Prove that $J_{n}(0)$ and $(J_{n}(0))^t$ are similar ($J_n(0)$ is a $n \times n$ Jordanian block which belongs to the eigenvalue $0$).
Use your answer and Jordanian form to prove that every matrix $A \in M_{nxn}^C$ is similar to $A^t$.
My problem is with the first question. Let's take for example the following matrices from a Jordanian form:
$$ B = \begin{bmatrix} 0 & 1 & 0 \\ 0 & 0 & 1 \\ 0 & 0 & 0 \\ \end{bmatrix} $$
$$ B^2 = \begin{bmatrix} 0 & 0 & 1 \\ 0 & 0 & 0 \\ 0 & 0 & 0 \\ \end{bmatrix} $$
Who's ranks are 1 and 2 respectively. Similar matrices should have the same rank, therefore $B$ and $B^2$ aren't similar and the first question can't be proven right.
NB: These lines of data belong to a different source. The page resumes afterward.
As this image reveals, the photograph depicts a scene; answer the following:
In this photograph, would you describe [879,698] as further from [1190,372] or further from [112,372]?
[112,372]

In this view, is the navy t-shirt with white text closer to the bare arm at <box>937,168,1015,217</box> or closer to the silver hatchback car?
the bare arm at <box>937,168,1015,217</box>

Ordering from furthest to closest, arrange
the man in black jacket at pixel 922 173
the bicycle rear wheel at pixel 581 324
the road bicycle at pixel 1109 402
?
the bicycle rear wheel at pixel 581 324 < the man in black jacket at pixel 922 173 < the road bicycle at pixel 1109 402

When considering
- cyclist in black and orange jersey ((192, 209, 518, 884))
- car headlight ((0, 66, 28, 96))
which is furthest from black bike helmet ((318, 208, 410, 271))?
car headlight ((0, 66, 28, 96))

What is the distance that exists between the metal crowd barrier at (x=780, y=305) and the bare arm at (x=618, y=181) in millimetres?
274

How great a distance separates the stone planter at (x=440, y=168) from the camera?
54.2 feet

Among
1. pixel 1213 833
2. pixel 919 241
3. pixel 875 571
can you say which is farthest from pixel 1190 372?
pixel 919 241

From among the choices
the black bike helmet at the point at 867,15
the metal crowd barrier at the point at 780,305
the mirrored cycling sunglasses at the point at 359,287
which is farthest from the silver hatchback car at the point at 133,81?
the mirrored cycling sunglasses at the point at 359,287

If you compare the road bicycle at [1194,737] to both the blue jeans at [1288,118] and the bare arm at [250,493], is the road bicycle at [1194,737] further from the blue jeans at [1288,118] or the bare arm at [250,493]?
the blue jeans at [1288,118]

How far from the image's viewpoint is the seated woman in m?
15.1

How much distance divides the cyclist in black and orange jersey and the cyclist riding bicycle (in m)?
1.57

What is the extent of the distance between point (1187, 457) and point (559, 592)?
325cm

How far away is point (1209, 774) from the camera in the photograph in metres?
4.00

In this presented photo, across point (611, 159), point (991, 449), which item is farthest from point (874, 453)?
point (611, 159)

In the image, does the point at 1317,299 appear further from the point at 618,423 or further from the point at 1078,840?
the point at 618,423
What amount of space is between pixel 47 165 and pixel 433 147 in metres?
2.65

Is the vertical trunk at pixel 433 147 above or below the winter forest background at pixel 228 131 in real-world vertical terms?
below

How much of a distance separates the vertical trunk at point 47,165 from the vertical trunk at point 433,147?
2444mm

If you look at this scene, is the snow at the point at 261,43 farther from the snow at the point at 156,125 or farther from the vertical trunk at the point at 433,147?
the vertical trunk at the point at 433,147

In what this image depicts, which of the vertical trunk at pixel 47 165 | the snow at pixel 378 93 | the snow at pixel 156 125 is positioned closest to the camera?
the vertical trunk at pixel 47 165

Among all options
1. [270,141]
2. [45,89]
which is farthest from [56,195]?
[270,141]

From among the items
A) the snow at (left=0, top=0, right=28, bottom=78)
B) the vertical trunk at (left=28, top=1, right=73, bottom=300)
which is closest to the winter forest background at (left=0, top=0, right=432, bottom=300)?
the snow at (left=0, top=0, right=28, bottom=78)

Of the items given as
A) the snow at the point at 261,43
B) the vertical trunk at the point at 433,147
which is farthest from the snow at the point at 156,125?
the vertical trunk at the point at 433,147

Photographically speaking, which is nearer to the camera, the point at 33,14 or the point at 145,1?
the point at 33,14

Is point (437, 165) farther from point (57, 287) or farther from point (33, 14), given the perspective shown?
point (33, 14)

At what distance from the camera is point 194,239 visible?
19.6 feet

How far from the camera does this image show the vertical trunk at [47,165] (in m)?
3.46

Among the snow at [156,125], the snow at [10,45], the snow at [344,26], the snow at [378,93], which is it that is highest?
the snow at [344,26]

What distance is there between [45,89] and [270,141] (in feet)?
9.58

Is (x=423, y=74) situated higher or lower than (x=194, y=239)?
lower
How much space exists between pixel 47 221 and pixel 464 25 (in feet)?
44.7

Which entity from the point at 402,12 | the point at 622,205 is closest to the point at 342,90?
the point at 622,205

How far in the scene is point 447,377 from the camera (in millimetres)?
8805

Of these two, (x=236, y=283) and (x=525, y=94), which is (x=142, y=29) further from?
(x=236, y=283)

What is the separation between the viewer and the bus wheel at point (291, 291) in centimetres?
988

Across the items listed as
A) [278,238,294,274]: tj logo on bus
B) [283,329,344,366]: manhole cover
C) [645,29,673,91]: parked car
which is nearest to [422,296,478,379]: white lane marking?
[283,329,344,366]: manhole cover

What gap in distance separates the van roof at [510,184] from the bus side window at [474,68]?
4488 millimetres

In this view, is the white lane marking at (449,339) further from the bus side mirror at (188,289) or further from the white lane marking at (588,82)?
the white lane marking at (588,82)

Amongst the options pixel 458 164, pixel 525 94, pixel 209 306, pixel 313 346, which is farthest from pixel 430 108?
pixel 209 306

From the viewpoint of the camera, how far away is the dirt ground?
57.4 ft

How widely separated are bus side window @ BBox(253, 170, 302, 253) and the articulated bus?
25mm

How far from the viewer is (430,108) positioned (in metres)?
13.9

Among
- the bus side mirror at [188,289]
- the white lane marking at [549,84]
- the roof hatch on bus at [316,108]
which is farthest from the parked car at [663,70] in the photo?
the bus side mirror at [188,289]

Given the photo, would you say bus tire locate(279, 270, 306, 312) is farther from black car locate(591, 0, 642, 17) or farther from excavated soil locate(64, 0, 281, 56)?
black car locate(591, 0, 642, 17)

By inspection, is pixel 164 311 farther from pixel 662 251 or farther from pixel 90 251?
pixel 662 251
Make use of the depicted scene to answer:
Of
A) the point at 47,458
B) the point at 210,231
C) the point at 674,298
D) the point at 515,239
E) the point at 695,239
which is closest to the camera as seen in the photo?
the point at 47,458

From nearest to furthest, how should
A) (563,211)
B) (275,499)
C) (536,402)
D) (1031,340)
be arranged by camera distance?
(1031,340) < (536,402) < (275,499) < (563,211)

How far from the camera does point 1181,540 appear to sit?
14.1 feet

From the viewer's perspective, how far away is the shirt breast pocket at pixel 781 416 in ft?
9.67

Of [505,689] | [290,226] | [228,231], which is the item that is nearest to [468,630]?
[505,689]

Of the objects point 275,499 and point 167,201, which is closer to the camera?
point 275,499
Since I didn't prove the first question, I guess I can't continue to the second one.
I probably missed something, any help would be appriciated, thanks!
The minimal polynomial of $J_n(0)^t$ is $x^n$. This is its characteristic polynomial as well. This tells you that the Jordan canonical of $J_n(0)^t$ is $J_n(0)$. But then they are similar.